How Your Organization Can Break the Imposter Barrier 
In 2011 the Institute of Leadership & Management conducted a survey on ambition and gender at work. It was aimed at identifying the hurdles women face when it comes to their career path. A crisis of confidence among female managers was revealed, with over 70 percent of male managers reporting high levels of self-confidence, compared with less than 50 percent of women. Additionally, more than half of women managers admitted to feelings of self-doubt in the workplace. 

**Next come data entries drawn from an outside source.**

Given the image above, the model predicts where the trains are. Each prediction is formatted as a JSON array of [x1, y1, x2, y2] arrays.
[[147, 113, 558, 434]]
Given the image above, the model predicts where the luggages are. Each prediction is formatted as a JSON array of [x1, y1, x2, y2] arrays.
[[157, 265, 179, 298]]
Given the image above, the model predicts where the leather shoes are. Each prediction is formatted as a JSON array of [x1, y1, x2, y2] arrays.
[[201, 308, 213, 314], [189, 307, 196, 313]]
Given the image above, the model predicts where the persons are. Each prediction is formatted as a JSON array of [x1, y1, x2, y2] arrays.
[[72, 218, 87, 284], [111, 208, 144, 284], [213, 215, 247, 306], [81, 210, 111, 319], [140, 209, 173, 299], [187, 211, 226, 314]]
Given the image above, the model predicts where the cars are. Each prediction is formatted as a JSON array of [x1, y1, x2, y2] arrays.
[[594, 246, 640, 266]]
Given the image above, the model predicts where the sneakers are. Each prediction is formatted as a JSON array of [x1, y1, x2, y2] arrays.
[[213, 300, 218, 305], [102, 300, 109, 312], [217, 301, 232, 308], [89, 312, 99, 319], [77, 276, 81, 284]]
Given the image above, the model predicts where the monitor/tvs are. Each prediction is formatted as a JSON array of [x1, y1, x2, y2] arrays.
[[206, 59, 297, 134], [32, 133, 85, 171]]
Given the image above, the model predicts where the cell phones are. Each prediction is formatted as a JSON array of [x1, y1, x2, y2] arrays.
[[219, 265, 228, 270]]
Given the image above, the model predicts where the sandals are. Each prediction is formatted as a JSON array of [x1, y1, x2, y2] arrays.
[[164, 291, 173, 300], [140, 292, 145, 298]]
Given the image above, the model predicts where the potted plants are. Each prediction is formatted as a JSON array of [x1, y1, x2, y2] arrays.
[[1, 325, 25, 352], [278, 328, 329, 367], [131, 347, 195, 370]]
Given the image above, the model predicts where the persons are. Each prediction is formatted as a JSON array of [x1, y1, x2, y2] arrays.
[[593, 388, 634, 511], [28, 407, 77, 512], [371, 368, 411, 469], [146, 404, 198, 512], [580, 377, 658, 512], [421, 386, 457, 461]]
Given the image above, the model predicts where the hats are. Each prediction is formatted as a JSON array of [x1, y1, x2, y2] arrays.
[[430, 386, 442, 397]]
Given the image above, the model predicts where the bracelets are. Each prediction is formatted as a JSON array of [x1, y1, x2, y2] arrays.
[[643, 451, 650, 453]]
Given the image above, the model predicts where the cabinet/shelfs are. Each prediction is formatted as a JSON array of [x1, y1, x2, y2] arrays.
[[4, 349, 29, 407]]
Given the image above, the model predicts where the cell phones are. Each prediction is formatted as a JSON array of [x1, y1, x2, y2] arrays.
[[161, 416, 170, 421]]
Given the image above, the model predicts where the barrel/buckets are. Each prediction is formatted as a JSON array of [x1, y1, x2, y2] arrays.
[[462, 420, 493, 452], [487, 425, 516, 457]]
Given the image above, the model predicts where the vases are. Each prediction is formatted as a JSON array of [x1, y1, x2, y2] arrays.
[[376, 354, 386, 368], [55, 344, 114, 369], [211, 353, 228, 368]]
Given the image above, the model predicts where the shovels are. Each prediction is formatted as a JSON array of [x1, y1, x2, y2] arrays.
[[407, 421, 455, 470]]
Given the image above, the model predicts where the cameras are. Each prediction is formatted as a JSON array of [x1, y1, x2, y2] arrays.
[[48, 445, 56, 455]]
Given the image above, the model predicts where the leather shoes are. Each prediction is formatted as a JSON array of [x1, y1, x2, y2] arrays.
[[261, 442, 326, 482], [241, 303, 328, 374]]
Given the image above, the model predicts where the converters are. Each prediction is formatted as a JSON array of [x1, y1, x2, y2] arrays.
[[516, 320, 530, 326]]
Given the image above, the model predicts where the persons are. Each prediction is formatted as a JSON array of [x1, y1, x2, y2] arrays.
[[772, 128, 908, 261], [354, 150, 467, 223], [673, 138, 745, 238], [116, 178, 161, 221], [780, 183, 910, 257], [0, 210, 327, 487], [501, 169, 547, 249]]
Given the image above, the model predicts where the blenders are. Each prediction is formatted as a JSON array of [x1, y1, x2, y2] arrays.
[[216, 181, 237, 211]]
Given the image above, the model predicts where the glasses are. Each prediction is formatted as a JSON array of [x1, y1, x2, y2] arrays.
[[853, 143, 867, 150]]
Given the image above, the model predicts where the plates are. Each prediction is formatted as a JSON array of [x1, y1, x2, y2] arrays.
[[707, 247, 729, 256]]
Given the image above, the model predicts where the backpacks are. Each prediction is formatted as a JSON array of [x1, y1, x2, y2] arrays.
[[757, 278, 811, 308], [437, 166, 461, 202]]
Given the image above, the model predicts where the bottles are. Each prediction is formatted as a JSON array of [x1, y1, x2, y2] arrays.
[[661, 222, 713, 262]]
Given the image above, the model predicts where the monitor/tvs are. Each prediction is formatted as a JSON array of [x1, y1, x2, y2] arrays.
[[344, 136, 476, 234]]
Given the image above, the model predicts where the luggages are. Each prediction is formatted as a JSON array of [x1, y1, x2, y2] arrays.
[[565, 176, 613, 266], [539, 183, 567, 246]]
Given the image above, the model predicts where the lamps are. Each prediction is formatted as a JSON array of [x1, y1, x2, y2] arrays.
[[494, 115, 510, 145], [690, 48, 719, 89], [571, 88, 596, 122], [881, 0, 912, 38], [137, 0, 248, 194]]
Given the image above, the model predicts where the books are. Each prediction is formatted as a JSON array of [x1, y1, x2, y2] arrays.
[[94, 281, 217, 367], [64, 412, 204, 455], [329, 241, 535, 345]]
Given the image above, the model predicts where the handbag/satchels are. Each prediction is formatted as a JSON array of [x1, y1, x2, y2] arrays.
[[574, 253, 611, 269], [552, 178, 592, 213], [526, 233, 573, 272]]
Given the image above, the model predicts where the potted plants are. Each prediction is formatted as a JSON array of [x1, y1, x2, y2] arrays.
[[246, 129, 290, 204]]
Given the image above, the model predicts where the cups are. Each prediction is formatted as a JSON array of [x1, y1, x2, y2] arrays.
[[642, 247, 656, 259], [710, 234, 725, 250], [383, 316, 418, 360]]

As an organization, talent is your differentiator. Your competitive advantage is your people, but only when they are working to their full potential. It’s not who your employees are that holds them back in the workplace, it’s who they think they are not. When self-doubt, lack of confidence, and imposter-driven thoughts begin to impede that potential, then the success of your company suffers as a direct result. So what can you do? 
Start Talking 
Embedding Career Conversations into your organization gives your people a platform to speak openly and inspires them to take charge of their careers. In fact, respondents in a recent Right Management survey reported that regular Career Conversations would make them more likely to engage with their work, share ideas, and look for career growth and longevity in their current organization. 
It is no secret that this fraud phenomenon is most common amongst high-achieving women. Having candid and real Career Conversations with these top performers acknowledges their value to the organization, breaking the self-doubt barrier. Such conversations also help to establish personal aspirations, encouraging career progression and leadership potential. 
If you are in a leadership position and are not giving your women workers a chance to voice their imposter-driven thoughts, then you are strengthening the barrier. How can women gain perspective and see how limiting their negative thoughts are if they never have the chance to say them out loud? 
And Talk Openly 
Every time one of your female employees talks about her career aspirations and potential self-doubts, she is opening up. She is becoming vulnerable. And most importantly, she is trusting you.  
In these intimidating situations, there is nothing more refreshing than having a leader you can relate to – a leader who is not afraid to be human, be open, and talk about their imperfections and fears. Even Maya Angelou, arguably one of the best authors of our time, has admitted that each time she published a book she thought she was going to be “found out.” 
As a leader, allowing yourself to be genuine and transparent in these conversations will encourage your employees to do the same. And building that kind of mutual trust can open new doors and new opportunities – for women and for the organization.